I've been to Cheese Cheese a few times now, and I really like it. Not just because it does Italian food that's a sight more satisfying that most Italian restaurants in Japan, but because they seem to have a nicely showy approach to serving some of their dishes that makes things look all the more delicious. The salad we ordered was mixed and spun in a massive bowl-within-a-bowl thing, and then we were given a choice of cheeses and told to say when. We left that girl grating for a pre-tty long time.

They mix some of their cheese-based dishes inside a massive, hollowed out cheese for maximum cheesiness, and when the dude ground our pepper, he did so in a somewhat scatter-shot way. Plus they give you coloured pencils and a big white paper place mat that you're encouraged to draw on (hints of our work can be spotted throughout these pictures). That's just plain fun.

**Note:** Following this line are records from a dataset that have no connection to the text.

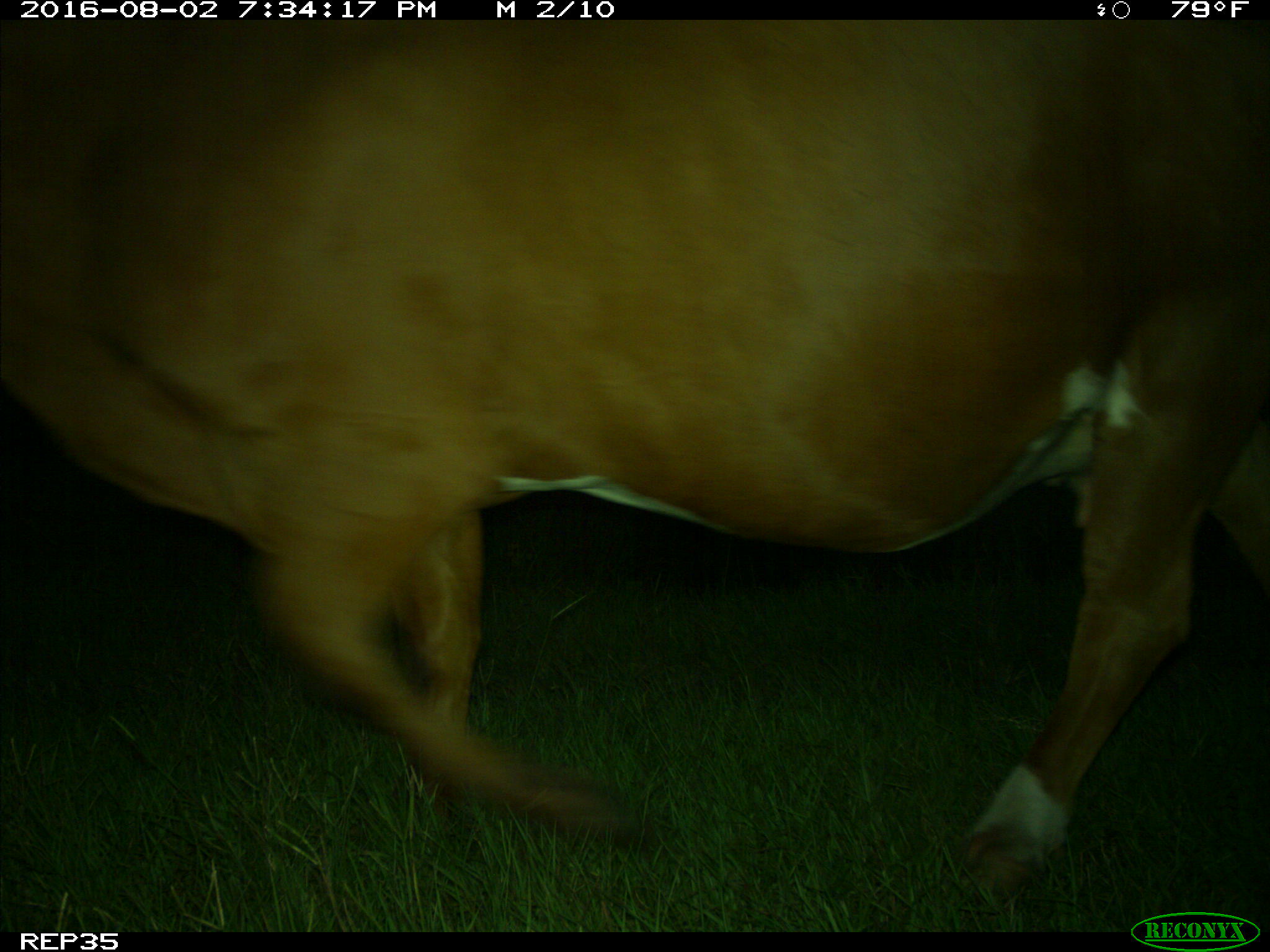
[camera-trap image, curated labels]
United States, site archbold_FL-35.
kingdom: Animalia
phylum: Chordata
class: Mammalia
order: Artiodactyla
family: Bovidae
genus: Bos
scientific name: Bos taurus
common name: domestic cow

That pasta was delicious, and I can't resist ordering a pizza when I go there because decent pizzas are a thing to be cherished in Japan. I think the chef won some international pizza competition - anyway, good pizza. Of course with a somewhat Japanese bent, but then... this is Japan.

So I like the place and I recommend it. It's in Norbesa, which has a bloody great ferris wheel on top so you can't miss it, and I've marked it on my map too. Speaking of pizza though, just a quick shout to say a while back I finally thoroughly enjoyed a delivery pizza in Japan. It was from Pizza-La, and after unsatisfactory orders from every other chain I can think of, I'm gonna stick with them from now on.